Hovering on a result to display more about the discovered documents v2
Hovering on a result displays more about the discovered, in-place document(s),
which you can then open for further review, or you can export the entire result set.

To sum it all up

Searching for sensitive content in SharePoint and OneDrive is now available worldwide for your use in your Office 365 environment. With this new capability, you can be better informed about what and where sensitive documents exist in SharePoint Online and OneDrive for Business. And having this information will help you work better with content owners to ensure protection of sensitive data.

Later this year we’ll introduce additional capabilities that go beyond simply discovering and reviewing sensitive content. These future capabilities will allow you to create policies that automatically detect sensitive content and apply protection based on your organization’s needs, such as taking actions like deletion of content or quarantine until further reviewed. You’ll also see us unify the entire compliance experience for you across Office 365, providing you with consolidated, built-in security controls at your fingertips. You can find out more about future investments by watching Overview of Compliance in SharePoint Online and Office 365, the SharePoint Conference 2014 session in which we shared these.

To learn more, please read the Use DLP in SharePoint Online to identify sensitive data stored on sites article on TechNet.

Thanks,

Wesley and Shobhit

Frequently Asked Questions

Q. I’m not seeing any sensitive content for eDiscovery queries. What can I do to change this?

A. Documents need to be scanned before they will show up in query results. Our scan process is built into the SharePoint Online Search crawler, so as you upload or edit documents, they will be scanned or rescanned if a version of the document already exists. This article provides a comprehensive outline of content discovery and search in SharePoint. Many of the topics in the article may be of interest to you, but sections about crawls and managing the search schema may be of particular use for this topic.

Q. Why do my DLP queries have no results in Exchange?

A. We are prioritizing bringing the ability to perform DLP queries on data in SharePoint Online first, based on customer feedback, and will be considering Exchange for future updates.

Q. What are the different files types that can be detected with this capability?

A. You can find a list of the file types that we support in SharePoint here.

Q. Will this scan the OneDrive for Business documents as well?

A. Yes, the eDiscovery Center will get search results from Site Collections and any OneDrive where you have granted it access.

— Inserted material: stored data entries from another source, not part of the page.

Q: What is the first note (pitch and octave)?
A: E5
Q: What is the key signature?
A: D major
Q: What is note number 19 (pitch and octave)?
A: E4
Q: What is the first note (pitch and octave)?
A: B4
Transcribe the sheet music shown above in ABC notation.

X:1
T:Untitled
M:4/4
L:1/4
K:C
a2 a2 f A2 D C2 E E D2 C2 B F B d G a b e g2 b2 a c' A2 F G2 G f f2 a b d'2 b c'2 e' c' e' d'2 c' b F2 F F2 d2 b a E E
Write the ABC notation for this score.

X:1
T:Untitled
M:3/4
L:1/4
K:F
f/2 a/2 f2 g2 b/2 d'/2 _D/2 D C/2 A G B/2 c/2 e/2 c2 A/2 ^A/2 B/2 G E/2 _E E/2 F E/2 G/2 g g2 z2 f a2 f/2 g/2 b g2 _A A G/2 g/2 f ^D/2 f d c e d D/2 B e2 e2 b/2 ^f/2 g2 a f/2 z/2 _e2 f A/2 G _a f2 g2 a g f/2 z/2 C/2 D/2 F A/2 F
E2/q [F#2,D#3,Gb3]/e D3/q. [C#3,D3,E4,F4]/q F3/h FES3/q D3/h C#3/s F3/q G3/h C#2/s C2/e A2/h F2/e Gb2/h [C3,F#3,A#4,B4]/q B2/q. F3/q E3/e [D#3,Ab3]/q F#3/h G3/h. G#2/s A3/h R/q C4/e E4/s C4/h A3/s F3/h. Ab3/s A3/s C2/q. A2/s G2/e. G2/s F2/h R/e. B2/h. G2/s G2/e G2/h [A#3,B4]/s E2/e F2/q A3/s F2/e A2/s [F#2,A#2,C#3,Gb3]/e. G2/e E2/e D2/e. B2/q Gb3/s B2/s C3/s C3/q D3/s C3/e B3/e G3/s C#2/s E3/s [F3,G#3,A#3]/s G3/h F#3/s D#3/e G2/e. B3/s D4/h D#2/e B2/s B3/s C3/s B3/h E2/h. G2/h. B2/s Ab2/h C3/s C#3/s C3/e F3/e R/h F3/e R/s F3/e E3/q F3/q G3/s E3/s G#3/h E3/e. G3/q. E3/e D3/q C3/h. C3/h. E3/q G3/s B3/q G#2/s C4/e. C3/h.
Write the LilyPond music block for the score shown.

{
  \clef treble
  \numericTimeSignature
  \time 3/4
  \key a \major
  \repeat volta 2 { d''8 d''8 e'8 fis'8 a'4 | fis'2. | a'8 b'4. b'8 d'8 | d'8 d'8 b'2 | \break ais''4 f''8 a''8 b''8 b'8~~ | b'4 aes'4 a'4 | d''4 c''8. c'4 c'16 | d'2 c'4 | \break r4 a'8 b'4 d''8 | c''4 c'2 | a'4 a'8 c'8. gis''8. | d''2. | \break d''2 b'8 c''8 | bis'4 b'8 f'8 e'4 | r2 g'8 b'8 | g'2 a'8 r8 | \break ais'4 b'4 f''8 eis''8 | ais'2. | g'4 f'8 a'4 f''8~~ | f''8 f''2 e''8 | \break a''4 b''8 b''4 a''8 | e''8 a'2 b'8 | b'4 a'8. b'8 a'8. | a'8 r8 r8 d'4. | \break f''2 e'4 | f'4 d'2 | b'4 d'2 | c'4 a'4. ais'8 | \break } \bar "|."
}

This is covered in more depth in our documentation.

Q. Are these features available for on-premises SharePoint releases?

A. While today we are bringing this capability to our SharePoint Online customers, based on customer feedback we will be considering this capability for future SharePoint on-premises releases as well.

Q. What are the future plans for DLP in SharePoint?

A. DLP in SharePoint is an ongoing investment and with this new capability we are laying the stepping stone for more improvements. Later this year we will introduce additional capabilities that go beyond simply discovering and reviewing sensitive content. These new capabilities will allow you to create policies that automatically detect sensitive content and apply protection based on your organization’s needs.

Q. I would like to participate in the early adopters plan for DLP in SharePoint, especially for the features coming up later this year. What can I do to participate?

A. The best way to try the new features in Office 365 is via the Office 365 First Release program. If you would like to get access earlier, please work with your account team to get an even earlier preview and provide your valuable feedback!